Она сама — живое воспоминание о другой жизни, нарядной и незнакомой, уходящей в дальние страны. Аромат этой жизни стоит над ней, она мало рассказывает о себе, но любит рассказывать о Японии, Сибири, Китае.
— Почему вы так хорошо это знаете, Рахиль Афанасьевна?
— Я долго жила на Дальнем Востоке и в Японии.
— А Сибирь?
— Я выросла в Восточной Сибири. Поэтому и отец мой, еврей, звался Афанасием, в Сибири это привычное имя. У него и у мужа были большие торговые связи на Тихом океане…
Туманятся печальные глаза… Не расспрашиваю дальше, я уже слышала, что муж и сын ее погибли.
Умолкая, она наводит порядок. Лагерное дело, каптерка — для нее это вся возможность помочь людям, она несет свою помощь охотно и безотказно. Она деловито-добра и мужественна. И к ней приходят за помощью.
Я приношу к ней свой чемодан с двойным дном:
— Рахиль Афанасьевна, пустите меня, пожалуйста, перебрать свои вещи, переложить из мешка в новый чемодан. Вы впустите и закройте меня в каптерке, а потом придете.
Она пристально посмотрела на меня, мудрая и добрая душа, поняла — мне надо сделать свое, скрытое от других, дело.
— Хорошо, пойдемте, я вас закрою, повешу замок на сарай, а через час приду за вами.
Под надежным запором в полутьме каптерки я уложила записки на дно чемодана, наложила второй слой фанеры, прибила планочки тихо, стараясь не стукнуть. Переложила в чемодан часть вещей из рюкзака, поставила все на место. И притаилась беззвучно, чтобы никто не услышал снаружи.
Загремели ключи. Кашлянула, входя, Рахиль Афанасьевна.
— Ну, все уложили?
— Спасибо, Рахиль Афанасьевна!
Этапы и встречи
Зима прошла. Солнце золотыми вениками разметало снег между березками. С крыш торопливо стекали капли. Серые бревна стен уже просохли, около них тепло. Стою у стены бани одна, девчата, накачав норму воды, убежали.
Смотрю в небо, вспоминаю, как на Колыме весной, в голубой прозрачности, летели тысячи птичьих косяков.
Тут, верно, тоже скоро пролетят гуси. Пока только воробьи лихо суетятся да начали токовать вороны. Я раньше не знала, что вороны токуют. Вон села на гребне крыши, расширила крылья, хрипит и кланяется ворона-самец. У них не отличишь самца и самку по оперению, оба черно-серые. Их родственники вороны много крупнее, совсем черные и кричат по-другому. Вон один полетел и кричит:
«Полонг, полонг!» А ворона на крыше удивляется: «Ка-ак? Ка-ак?»

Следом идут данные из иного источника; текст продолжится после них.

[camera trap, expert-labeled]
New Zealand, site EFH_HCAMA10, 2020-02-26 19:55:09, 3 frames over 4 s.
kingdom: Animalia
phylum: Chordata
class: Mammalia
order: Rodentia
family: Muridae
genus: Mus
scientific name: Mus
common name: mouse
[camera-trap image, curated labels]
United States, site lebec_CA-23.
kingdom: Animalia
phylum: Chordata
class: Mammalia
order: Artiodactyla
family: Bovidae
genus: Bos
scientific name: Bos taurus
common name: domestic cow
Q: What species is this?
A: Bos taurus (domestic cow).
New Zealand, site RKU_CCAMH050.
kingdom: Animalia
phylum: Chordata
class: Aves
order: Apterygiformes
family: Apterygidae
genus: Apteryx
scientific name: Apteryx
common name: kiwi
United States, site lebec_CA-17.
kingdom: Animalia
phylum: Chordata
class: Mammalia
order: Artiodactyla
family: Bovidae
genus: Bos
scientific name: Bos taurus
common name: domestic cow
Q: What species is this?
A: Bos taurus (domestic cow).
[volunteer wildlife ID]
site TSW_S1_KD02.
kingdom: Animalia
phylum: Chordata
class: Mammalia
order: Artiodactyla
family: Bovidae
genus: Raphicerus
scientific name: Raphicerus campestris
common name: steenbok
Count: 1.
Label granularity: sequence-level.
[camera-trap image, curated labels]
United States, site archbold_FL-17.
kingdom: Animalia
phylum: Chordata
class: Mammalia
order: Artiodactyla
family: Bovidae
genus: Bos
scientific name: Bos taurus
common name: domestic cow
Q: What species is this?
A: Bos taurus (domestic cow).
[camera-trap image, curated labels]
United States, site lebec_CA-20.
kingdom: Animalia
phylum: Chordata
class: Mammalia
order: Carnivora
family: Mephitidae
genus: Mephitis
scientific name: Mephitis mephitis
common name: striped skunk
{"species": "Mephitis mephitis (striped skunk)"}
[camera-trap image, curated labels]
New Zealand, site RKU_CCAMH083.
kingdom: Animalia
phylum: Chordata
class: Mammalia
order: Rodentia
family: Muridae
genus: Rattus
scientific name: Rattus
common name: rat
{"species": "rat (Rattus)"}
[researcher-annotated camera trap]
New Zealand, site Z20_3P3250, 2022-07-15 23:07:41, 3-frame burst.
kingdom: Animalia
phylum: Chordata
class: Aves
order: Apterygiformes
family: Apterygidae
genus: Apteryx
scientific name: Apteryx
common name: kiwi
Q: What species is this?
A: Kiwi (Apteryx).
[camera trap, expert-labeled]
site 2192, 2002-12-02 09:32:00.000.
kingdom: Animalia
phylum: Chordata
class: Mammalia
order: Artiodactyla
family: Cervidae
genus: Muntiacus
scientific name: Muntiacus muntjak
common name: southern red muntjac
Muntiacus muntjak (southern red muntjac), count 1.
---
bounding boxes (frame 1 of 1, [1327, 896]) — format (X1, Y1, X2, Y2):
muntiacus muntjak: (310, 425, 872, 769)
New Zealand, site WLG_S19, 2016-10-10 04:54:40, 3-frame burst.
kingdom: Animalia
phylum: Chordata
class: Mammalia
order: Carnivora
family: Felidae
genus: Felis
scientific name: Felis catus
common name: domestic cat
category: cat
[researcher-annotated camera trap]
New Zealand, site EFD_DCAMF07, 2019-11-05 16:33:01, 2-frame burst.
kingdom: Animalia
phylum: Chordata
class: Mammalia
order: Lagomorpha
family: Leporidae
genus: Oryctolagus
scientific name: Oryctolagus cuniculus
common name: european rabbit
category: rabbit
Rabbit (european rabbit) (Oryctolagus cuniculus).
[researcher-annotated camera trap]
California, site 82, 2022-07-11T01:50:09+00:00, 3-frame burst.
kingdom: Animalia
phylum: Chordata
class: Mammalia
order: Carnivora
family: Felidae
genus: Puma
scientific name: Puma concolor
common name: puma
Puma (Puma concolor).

— Вот так, полон — в своей родной стране, и удивляться нечему, — бормочу я.
Ворона-самец начинает токовать все азартнее: поднимает к небу клюв, раскрывает крылья, ритмически кланяется. Хрипит и шипит, изображая песню.
На соседнюю крышу сели вороны-зрительницы. Чистят перья, прихорашиваются. Жених раздувает шею, все торопливее кланяется. Воробьи обсели березку, наблюдают, переговариваются, помирают со смеху. Но токовик не обращает на них внимания, ему важны свои — воронихи. Он жаждет показать им, как славят весну.
Смотря на птиц, можно не замечать лагеря. Но, опустив глаза, замечаю: хрустя камешками, идет незнакомая женщина. Одета по-зимнему — черная барашковая шуба, шапочка, ботики. Соображаю: со вчерашнего этапа… И взята, видно, этой зимой. Жарко ей в тяжелой шубе, идет заплетающимися шагами, осматривается, как птица, когда выпустят из тесной клетки на улицу или в вольеру.